start Records shown
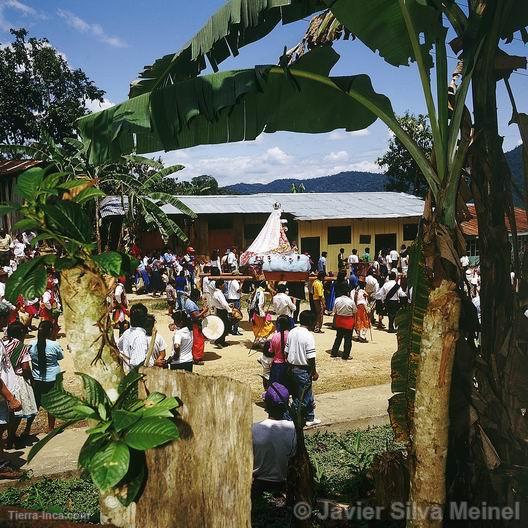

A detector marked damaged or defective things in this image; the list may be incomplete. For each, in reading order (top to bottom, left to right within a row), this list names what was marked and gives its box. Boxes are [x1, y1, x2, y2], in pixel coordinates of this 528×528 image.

rusted metal roof [0, 159, 40, 177]
rusted metal roof [460, 205, 528, 236]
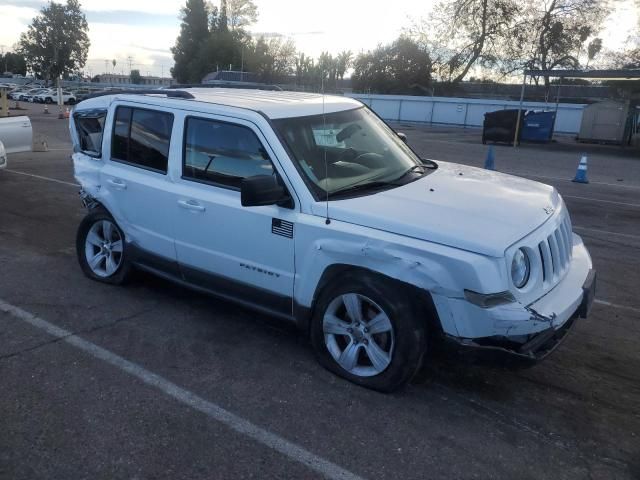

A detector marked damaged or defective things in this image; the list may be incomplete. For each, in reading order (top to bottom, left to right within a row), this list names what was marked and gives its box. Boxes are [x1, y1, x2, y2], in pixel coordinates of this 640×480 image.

damaged front bumper [436, 234, 596, 362]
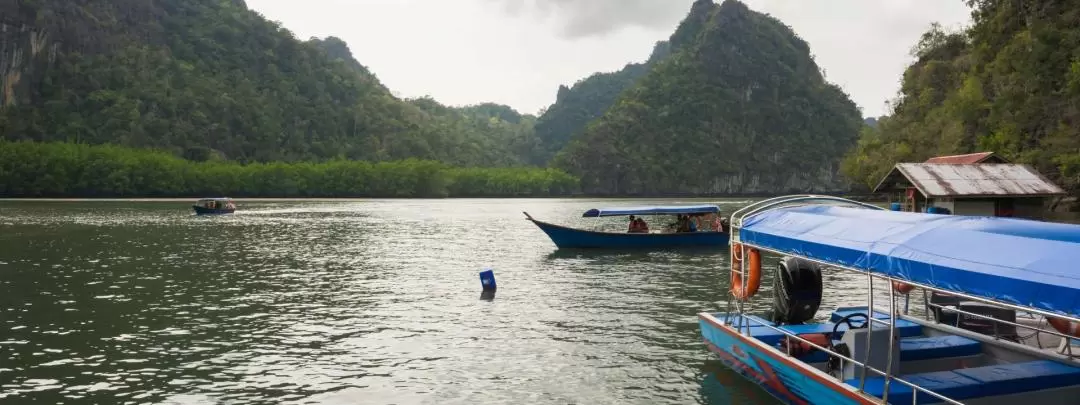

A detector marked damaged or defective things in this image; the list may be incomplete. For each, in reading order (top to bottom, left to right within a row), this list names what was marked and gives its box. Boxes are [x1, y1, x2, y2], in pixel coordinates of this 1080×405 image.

rusty roof panel [894, 163, 1062, 198]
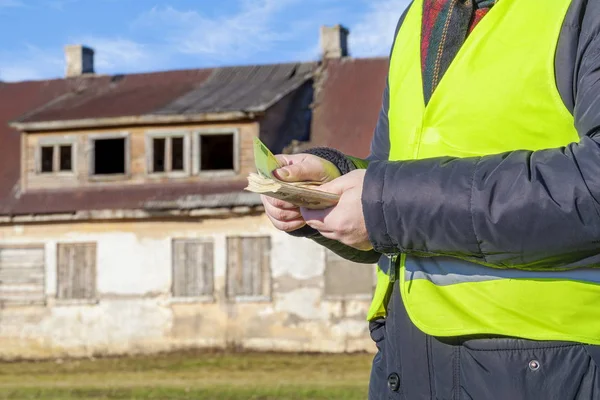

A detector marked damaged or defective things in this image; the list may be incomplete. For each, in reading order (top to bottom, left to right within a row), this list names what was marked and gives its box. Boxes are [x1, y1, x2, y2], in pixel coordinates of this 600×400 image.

broken window [92, 138, 126, 175]
broken window [149, 134, 185, 173]
broken window [198, 134, 233, 172]
broken window [57, 241, 96, 300]
peeling plaster wall [0, 216, 376, 360]
broken window [172, 239, 214, 298]
broken window [226, 236, 270, 298]
broken window [326, 252, 372, 298]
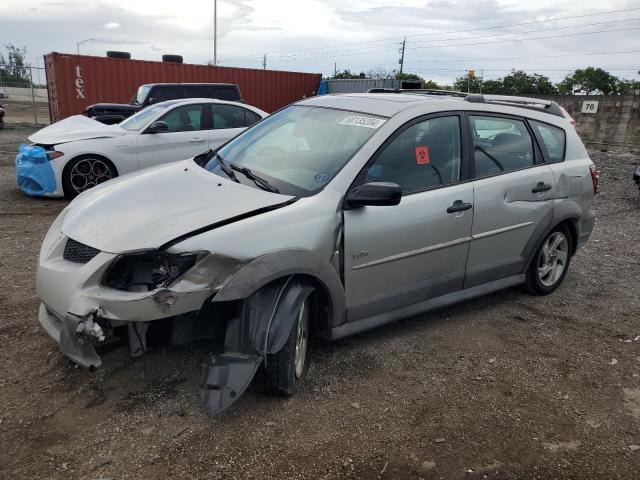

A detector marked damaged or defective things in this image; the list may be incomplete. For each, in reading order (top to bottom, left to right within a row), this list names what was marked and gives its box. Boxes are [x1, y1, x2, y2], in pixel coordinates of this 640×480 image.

cracked headlight [102, 251, 204, 292]
damaged pontiac vibe [33, 92, 596, 414]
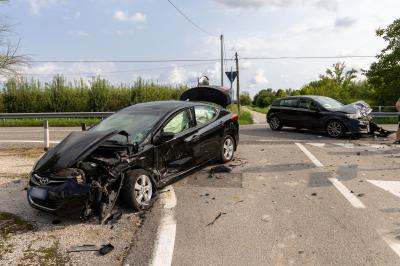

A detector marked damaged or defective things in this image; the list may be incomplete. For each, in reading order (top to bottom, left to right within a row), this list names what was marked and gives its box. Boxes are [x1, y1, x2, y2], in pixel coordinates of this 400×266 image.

crushed car hood [179, 85, 231, 108]
crushed car hood [33, 129, 122, 175]
black damaged sedan [28, 85, 241, 222]
crumpled front bumper [27, 177, 90, 216]
detached bumper piece [28, 180, 90, 215]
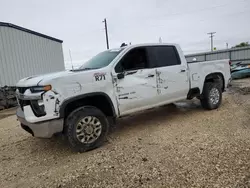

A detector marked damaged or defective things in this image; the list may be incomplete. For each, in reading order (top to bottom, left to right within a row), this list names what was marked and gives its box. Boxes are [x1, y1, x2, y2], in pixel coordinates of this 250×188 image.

damaged front bumper [16, 107, 63, 138]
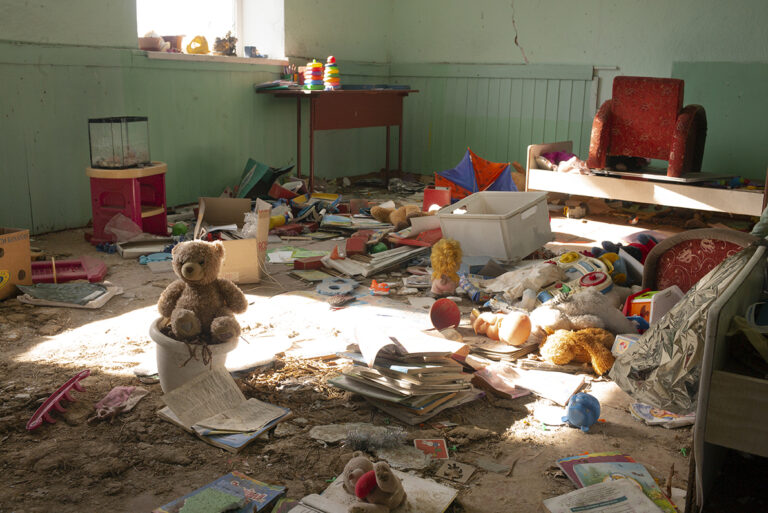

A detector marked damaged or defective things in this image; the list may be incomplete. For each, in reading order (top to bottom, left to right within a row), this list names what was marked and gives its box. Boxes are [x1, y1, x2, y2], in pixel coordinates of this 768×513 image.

broken furniture piece [588, 75, 708, 177]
end Records shown
= Work to complete =
Switch every "incomplete" in the data above to "partial" and give the lines back with nothing else changed. Leave the pictures out of your answer.

= Answer in full =
A detector marked damaged or defective things in this image; the list may be partial. For each, in reading order (top to bottom, left to right within a row), this list names what was marked and gives its box. Boxes are [x1, y1, x2, y2], in pixel coordinates of this 528×528 image.

rusted metal roof [0, 159, 40, 177]
rusted metal roof [460, 205, 528, 236]

A detector marked damaged or defective things in this image; the list may be partial. For each, in reading order (top to bottom, left to right within a row), this list names what was marked and gives its box. Boxes are [x1, y1, x2, y2], in pixel coordinates of this 640×480 image.

damaged front bumper [436, 234, 596, 362]

A detector marked damaged or defective things in this image; the list may be partial. For each, in reading order (top to bottom, left to right within a row), this list names what was marked and gives its box. Boxes are [x1, y1, x2, y2], in pixel coordinates of this 1080×405 image.

rusty roof panel [894, 163, 1062, 198]

A detector marked damaged or defective things in this image; the list may be partial. For each, in reading order (top to bottom, left to right within a row), this list names what was marked and gives its box. Boxes are [x1, y1, x2, y2], in pixel coordinates of this 600×400 image.

broken window [92, 138, 126, 175]
broken window [149, 134, 185, 173]
broken window [198, 134, 233, 172]
broken window [57, 241, 96, 300]
peeling plaster wall [0, 216, 376, 360]
broken window [172, 239, 214, 298]
broken window [226, 236, 270, 298]
broken window [326, 252, 372, 298]

A detector marked damaged or defective things in this image; the list may be partial. For each, in reading order (top to bottom, left to right within a row), this list names what was marked and gives its box. Boxes are [x1, y1, x2, y2], in pixel coordinates of this 640×480 image.

cracked headlight [102, 251, 204, 292]
damaged pontiac vibe [33, 92, 596, 414]

A detector marked damaged or defective things in this image; the list may be partial. For each, in reading order (top to bottom, left to right within a row), this list names what was marked and gives its box. Boxes are [x1, y1, x2, y2], in pixel coordinates of this 400×266 image.

crushed car hood [179, 85, 231, 108]
crushed car hood [33, 129, 122, 175]
black damaged sedan [28, 85, 241, 222]
crumpled front bumper [27, 177, 90, 216]
detached bumper piece [28, 180, 90, 215]

A detector marked damaged or defective things in this image; the list may be partial. For each, in reading order (top to bottom, left to right within a row), this list names what was marked and gives its box. Boxes are [x1, y1, x2, y2], in pixel coordinates of this 250×188 image.

damaged front bumper [16, 107, 63, 138]

A detector marked damaged or defective things in this image; the list may be partial. For each, in reading order (top to bottom, left to right within a row), this list names what was marked and gives its box. Boxes are [x1, y1, x2, y2], in pixel coordinates of this 768×513 image.

broken furniture piece [588, 75, 708, 177]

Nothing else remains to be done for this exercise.